The following CMS notices should be accessed through the BNI web site (www.cms.hhs.gov/BNI/):

       

CMS Notice

Description

HINN #12

Model language for notice to be used in association with the Hospital Discharge Appeal Notices (Important Message) to inform Medicare beneficiaries of their potential liability for a noncovered continued stay

**Use in interim until CMS develops ABN form for hospital inpatients

Important Message

CMS-R-193.  Notice to be used for hospital Medicare inpatients to describe hospital discharge appeal rights.

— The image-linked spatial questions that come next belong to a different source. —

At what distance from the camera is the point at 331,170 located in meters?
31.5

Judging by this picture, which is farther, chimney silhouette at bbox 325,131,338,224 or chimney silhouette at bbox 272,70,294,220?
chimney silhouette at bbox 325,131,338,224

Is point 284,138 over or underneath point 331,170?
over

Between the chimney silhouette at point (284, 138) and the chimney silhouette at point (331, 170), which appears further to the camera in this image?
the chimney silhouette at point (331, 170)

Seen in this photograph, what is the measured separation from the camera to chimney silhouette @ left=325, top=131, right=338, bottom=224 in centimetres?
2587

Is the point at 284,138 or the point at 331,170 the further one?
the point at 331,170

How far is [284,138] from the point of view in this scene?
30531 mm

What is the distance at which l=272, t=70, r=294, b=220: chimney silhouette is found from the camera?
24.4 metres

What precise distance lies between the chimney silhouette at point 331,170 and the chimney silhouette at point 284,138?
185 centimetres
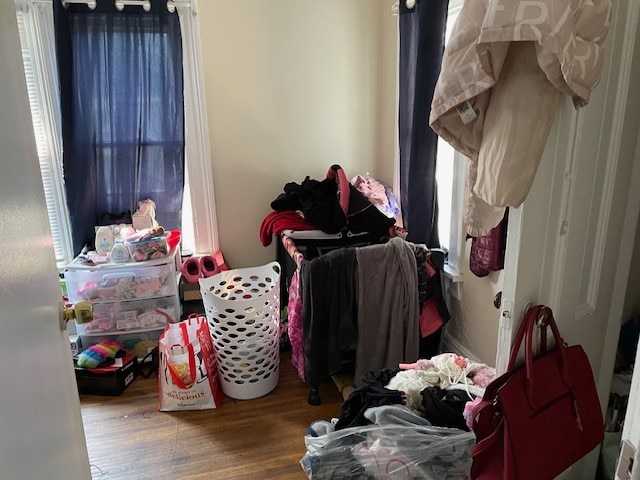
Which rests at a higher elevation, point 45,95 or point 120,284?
point 45,95

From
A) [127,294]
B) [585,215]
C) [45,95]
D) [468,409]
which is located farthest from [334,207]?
[45,95]

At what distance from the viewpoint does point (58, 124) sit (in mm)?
2660

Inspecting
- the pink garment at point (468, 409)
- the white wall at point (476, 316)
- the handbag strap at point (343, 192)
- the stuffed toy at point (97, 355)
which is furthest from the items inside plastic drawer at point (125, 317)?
the pink garment at point (468, 409)

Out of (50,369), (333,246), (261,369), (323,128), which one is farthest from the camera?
(323,128)

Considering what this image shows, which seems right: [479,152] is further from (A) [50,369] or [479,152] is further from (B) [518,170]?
(A) [50,369]

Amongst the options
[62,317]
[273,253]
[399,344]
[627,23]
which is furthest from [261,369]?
[627,23]

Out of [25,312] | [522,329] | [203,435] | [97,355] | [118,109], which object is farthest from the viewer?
[118,109]

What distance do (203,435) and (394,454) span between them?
3.79 feet

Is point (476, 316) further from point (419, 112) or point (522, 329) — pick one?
point (522, 329)

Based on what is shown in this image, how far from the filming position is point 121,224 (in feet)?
8.99

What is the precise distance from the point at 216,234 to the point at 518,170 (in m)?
2.36

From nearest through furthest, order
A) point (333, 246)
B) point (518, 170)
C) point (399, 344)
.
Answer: point (518, 170)
point (399, 344)
point (333, 246)

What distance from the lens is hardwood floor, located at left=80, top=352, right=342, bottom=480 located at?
190 cm

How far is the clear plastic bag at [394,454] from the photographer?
125cm
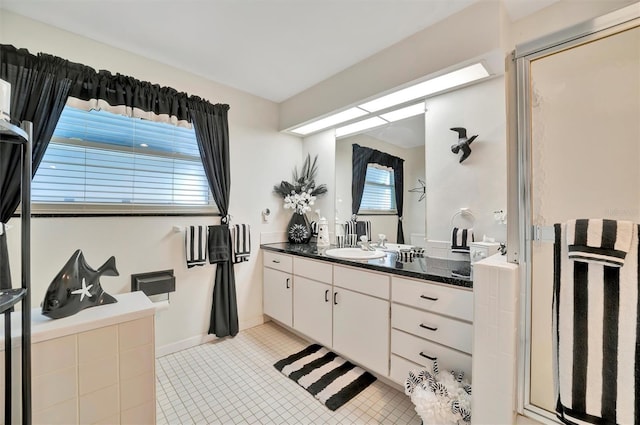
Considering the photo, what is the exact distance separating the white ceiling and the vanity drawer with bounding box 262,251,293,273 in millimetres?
1809

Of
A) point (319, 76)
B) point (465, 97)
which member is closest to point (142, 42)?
point (319, 76)

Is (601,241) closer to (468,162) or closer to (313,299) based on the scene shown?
(468,162)

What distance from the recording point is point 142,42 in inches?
78.6

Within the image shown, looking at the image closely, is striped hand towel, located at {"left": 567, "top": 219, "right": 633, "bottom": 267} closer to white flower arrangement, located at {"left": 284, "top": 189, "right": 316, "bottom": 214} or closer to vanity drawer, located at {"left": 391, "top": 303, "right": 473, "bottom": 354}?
vanity drawer, located at {"left": 391, "top": 303, "right": 473, "bottom": 354}

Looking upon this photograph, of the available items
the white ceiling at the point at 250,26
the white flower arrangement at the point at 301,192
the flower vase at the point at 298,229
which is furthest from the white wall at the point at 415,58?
the flower vase at the point at 298,229

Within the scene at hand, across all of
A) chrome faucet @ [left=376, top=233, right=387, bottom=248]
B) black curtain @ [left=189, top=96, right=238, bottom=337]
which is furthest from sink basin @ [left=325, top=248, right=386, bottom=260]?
black curtain @ [left=189, top=96, right=238, bottom=337]

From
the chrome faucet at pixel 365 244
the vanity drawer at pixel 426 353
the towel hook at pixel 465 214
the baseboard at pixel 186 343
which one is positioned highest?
the towel hook at pixel 465 214

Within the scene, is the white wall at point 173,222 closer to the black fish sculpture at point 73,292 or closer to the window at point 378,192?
the black fish sculpture at point 73,292

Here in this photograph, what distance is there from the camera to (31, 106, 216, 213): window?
1828 millimetres

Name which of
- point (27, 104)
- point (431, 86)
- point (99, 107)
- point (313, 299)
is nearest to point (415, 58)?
point (431, 86)

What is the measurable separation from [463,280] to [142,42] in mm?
2819

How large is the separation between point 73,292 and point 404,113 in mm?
2590

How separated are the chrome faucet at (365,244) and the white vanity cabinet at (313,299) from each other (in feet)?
1.88

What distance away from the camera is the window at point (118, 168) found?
1.83m
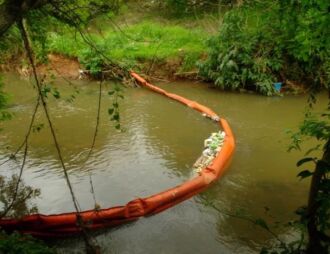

Detailed Notice of Discharge

CMS10066.  Notice to be used when patient requests QIO appeal of discharge plan.  Provides space for detailed explanation of why inpatient hospital services should end and applicable Medicare regulations and policies.

Expedited Determination Notice

CMS10123.  Notice to be used in hospitals with SNF swing beds to notify patients of appeal rights associated with the termination of Medicare covered services.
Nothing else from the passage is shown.